Spécial 15 ans – Imagerie

Imagerie diagnostique

Moins d’irradiation

Du côté de l’imagerie diagnostique, il faut noter que des avancées technologiques au cours des 15 dernières années ont permis une importante baisse de l’irradiation délivrée au cours d’une exploration scanographique. Cette baisse a été rendue possible par l’amélioration de la sensibilité des détecteurs, par la modulation automatique de la dose délivrée en fonction de l’épaisseur traversée, par l’utilisation des méthodes de reconstruction itérative (à la place de la rétroprojection filtrée, utilisation possible grâce à l’augmentation de la puissance des ordinateurs).
La ré-orientation progressive des indications ostéo-articulaires d’exploration par scanner vers une exploration IRM, par exemple l’exploration des névralgies ou des lombosciatiques, contribue à une diminution globale de l’irradiation médicale.
Dans les années à venir, il faut que les prescripteurs prennent conscience de la nécessité de diminuer l’irradiation médicale, limitent les demandes de scanner aux indications reconnues, et évitent la répétition des examens. La sauvegarde des données d’imagerie, sur support personnel, ou sur des serveurs nationaux, devrait permettre de limiter les examens répétés inutilement.

Imagerie corps entier scanner/IRM

L’imagerie corps entier a évolué. Elle se trouve facilitée en IRM par l’amélioration de la résolution spatiale et de la résolution en contraste sur des grands champs d’exploration (amélioration des performances des antennes et des gradients), et par l’application de facteurs d’accélération de l’acquisition des images. Ses principales applications sont l’exploration des myopathies, myosites, myélome, granulomatoses. L’imagerie corps entier n’est pas limitée à l’IRM. Au scanner, les protocoles d’acquisition corps entier basse dose permettent une exploration de tout le squelette en une vingtaine de secondes, et ce, avec une irradiation comparable à celle d’une exploration radiographique, mais avec une sensibilité de détection des phénomènes ostéolytiques bien supérieure, et une pénibilité pour les patients bien moindre. Le scanner corps entier basse dose est ainsi devenu une méthode de référence pour la recherche des atteintes osseuses du myélome. D’autres indications du scanner corps entier basse dose émergeront dans les années à venir, notamment pour l’exploration de maladies osseuses constitutionnelles.

(Données collectées)
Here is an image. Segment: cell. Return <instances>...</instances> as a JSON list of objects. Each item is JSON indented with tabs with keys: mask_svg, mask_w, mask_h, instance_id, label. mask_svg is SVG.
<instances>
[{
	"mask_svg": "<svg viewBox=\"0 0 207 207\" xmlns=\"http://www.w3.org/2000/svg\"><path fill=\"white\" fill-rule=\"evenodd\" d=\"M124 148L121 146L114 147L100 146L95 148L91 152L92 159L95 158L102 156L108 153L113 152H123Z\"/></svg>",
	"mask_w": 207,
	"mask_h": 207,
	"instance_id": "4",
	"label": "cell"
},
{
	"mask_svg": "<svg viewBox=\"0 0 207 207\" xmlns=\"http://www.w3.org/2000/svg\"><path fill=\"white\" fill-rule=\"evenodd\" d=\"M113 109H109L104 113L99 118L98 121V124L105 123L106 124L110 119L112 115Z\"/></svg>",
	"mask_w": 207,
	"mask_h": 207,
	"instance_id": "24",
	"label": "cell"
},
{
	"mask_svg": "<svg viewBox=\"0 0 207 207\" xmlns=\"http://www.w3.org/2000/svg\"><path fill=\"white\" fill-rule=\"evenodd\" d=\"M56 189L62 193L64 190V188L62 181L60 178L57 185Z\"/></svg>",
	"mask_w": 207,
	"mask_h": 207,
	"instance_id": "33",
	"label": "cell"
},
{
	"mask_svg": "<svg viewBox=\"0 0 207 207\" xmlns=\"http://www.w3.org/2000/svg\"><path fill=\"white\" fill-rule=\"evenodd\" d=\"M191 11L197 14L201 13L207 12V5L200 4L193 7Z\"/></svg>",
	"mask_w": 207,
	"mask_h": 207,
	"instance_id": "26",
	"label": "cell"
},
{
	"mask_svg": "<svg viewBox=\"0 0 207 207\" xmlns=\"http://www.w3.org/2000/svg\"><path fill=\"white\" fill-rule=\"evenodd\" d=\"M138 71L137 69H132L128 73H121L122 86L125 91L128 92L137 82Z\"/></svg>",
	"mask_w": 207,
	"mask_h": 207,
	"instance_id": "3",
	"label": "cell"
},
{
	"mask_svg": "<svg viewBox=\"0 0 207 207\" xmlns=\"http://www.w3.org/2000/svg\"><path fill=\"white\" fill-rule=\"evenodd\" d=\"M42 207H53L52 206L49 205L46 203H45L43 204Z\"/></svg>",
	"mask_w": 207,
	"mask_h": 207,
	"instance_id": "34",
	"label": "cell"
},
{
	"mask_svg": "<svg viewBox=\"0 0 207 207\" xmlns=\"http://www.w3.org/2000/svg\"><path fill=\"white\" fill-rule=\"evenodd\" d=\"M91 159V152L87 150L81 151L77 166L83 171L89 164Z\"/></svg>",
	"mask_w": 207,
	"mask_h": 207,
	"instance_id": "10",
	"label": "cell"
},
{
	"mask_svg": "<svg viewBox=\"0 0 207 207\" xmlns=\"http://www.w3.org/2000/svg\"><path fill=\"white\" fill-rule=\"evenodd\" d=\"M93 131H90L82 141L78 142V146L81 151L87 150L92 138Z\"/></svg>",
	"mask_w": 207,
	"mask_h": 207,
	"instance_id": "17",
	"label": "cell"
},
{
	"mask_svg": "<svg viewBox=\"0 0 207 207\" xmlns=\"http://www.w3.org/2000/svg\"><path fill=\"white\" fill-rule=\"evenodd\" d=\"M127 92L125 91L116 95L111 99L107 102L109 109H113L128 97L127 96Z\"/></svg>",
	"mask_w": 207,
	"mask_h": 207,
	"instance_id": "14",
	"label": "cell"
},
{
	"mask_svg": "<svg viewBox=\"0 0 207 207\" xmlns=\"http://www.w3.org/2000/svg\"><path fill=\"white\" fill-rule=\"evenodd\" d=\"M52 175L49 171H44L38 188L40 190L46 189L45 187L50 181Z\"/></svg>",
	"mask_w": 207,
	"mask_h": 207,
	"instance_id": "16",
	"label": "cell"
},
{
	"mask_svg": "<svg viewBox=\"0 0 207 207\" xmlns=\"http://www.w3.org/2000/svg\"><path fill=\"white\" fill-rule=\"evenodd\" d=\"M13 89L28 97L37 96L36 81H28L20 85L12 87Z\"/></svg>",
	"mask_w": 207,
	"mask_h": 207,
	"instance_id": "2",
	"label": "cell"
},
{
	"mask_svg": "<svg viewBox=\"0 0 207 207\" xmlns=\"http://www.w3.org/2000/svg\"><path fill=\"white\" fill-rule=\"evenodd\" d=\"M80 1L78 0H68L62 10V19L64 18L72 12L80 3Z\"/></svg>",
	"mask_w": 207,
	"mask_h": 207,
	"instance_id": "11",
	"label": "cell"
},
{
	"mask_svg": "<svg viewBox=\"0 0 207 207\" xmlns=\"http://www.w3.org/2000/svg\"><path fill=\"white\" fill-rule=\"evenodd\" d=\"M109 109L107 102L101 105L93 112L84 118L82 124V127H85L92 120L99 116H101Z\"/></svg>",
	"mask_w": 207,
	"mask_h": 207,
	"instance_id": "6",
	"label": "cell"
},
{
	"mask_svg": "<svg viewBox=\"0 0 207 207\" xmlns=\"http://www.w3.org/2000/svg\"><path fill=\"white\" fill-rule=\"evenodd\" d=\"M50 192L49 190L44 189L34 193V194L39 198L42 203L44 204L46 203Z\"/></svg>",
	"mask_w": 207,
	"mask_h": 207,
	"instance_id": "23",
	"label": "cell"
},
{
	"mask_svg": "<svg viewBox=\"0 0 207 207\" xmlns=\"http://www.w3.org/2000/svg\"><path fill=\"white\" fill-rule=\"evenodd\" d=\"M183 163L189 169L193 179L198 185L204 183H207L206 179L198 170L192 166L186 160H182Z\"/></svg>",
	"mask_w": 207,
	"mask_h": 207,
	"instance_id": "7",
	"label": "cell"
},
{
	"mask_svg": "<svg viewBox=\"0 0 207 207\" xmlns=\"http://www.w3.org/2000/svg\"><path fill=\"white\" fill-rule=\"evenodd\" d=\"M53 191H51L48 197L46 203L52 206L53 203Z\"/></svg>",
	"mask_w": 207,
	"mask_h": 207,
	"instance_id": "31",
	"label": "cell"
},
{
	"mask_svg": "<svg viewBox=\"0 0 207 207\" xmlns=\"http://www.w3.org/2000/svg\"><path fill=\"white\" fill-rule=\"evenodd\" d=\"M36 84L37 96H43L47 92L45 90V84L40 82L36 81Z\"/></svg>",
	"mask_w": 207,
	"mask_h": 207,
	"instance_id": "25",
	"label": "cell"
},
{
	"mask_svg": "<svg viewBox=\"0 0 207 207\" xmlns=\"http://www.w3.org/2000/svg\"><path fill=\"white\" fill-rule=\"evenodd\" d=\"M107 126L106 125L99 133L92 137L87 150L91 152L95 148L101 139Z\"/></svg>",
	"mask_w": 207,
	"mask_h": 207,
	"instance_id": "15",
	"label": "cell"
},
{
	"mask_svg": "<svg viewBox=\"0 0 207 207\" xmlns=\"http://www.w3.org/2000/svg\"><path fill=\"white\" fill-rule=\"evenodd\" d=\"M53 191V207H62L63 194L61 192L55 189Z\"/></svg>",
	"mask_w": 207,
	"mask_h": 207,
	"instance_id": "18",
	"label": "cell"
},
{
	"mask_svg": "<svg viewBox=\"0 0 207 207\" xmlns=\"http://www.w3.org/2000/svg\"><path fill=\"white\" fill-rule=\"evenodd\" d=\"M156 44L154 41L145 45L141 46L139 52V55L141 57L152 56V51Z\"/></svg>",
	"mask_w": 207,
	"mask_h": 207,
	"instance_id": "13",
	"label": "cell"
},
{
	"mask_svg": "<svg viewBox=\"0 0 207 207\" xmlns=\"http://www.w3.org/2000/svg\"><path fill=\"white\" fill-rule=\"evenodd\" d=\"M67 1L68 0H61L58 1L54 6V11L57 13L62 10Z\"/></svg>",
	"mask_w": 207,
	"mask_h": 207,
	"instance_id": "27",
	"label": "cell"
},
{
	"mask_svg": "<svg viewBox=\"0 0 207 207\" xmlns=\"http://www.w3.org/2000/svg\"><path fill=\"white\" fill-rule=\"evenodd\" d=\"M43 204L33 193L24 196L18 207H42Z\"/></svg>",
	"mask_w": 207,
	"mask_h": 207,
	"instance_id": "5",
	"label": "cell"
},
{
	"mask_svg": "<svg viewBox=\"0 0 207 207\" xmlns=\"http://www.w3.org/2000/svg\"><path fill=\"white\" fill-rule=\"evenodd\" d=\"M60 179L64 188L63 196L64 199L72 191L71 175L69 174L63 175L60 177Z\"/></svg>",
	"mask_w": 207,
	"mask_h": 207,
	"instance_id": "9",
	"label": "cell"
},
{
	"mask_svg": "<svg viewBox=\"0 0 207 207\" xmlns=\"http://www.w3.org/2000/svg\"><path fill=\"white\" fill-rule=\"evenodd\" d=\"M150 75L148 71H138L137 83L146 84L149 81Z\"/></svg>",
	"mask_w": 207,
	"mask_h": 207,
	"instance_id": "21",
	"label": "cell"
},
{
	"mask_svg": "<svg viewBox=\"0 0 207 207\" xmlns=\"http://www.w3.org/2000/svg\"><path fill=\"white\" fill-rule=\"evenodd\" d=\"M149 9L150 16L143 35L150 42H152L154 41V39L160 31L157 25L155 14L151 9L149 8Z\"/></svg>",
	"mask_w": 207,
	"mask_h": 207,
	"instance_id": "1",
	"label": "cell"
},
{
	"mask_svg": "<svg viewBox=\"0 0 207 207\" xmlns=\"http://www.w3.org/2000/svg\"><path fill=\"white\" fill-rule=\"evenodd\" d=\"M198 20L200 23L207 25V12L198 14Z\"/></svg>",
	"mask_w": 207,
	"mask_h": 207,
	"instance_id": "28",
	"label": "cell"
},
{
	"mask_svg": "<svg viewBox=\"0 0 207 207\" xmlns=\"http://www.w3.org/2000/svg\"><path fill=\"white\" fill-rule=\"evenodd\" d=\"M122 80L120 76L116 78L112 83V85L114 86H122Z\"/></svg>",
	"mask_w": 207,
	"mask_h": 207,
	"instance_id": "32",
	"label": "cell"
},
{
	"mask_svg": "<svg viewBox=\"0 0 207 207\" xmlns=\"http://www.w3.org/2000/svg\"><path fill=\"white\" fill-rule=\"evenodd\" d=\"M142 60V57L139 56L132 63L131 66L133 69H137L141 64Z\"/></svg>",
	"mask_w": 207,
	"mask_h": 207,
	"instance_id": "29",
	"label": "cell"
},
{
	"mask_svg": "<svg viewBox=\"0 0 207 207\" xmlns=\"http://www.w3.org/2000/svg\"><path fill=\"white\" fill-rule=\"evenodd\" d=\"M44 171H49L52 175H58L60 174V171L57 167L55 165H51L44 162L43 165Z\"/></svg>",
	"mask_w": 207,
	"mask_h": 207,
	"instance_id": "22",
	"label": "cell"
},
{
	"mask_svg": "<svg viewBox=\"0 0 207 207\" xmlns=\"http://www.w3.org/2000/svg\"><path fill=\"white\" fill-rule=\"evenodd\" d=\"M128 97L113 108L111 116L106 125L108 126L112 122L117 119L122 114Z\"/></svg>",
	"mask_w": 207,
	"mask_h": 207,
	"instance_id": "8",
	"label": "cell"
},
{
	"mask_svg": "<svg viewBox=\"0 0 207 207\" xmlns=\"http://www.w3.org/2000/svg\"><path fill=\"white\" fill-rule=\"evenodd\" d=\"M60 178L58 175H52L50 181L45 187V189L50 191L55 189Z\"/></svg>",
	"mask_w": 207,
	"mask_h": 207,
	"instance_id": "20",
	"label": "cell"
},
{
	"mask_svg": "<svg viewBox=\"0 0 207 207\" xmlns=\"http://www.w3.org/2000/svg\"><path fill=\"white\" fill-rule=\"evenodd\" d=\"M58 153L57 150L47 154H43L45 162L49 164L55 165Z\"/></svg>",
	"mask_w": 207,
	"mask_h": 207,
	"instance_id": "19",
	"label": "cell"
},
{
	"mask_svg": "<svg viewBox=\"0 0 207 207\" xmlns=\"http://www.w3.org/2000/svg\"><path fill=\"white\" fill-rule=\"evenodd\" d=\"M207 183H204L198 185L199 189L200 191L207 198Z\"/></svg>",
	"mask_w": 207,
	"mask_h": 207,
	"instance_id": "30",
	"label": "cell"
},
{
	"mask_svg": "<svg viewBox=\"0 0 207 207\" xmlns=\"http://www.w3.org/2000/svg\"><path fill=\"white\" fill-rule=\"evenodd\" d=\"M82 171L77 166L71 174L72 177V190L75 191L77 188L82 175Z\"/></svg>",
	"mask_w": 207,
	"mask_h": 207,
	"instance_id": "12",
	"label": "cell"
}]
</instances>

## À compléter
A - Indiquez par oui ou par non si chacune des affirmations suivantes concorde avec le texte sur l’imagerie, en citant mot pour mot le passage qui permet de trancher. (i) Le scanner corps entier basse dose permet d’explorer tout le squelette en une vingtaine de secondes. (ii) Certaines indications ostéo-articulaires passent progressivement de l’IRM au scanner. (iii) L’imagerie corps entier se limite à l’IRM.
B - Recopiez à l’identique tout le passage du texte sur l’imagerie, depuis « Spécial 15 ans » jusqu’à « de l’irradiation médicale. ».
La liste n’est d’aucune utilité pour ce travail.

## Corrigé
A -
(i) Oui : « les protocoles d’acquisition corps entier basse dose permettent une exploration de tout le squelette en une vingtaine de secondes ».
(ii) Non : « La ré-orientation progressive des indications ostéo-articulaires d’exploration par scanner vers une exploration IRM ».
(iii) Non : « L’imagerie corps entier n’est pas limitée à l’IRM. »

B -
Spécial 15 ans – Imagerie

Imagerie diagnostique

Moins d’irradiation

Du côté de l’imagerie diagnostique, il faut noter que des avancées technologiques au cours des 15 dernières années ont permis une importante baisse de l’irradiation délivrée au cours d’une exploration scanographique. Cette baisse a été rendue possible par l’amélioration de la sensibilité des détecteurs, par la modulation automatique de la dose délivrée en fonction de l’épaisseur traversée, par l’utilisation des méthodes de reconstruction itérative (à la place de la rétroprojection filtrée, utilisation possible grâce à l’augmentation de la puissance des ordinateurs).
La ré-orientation progressive des indications ostéo-articulaires d’exploration par scanner vers une exploration IRM, par exemple l’exploration des névralgies ou des lombosciatiques, contribue à une diminution globale de l’irradiation médicale.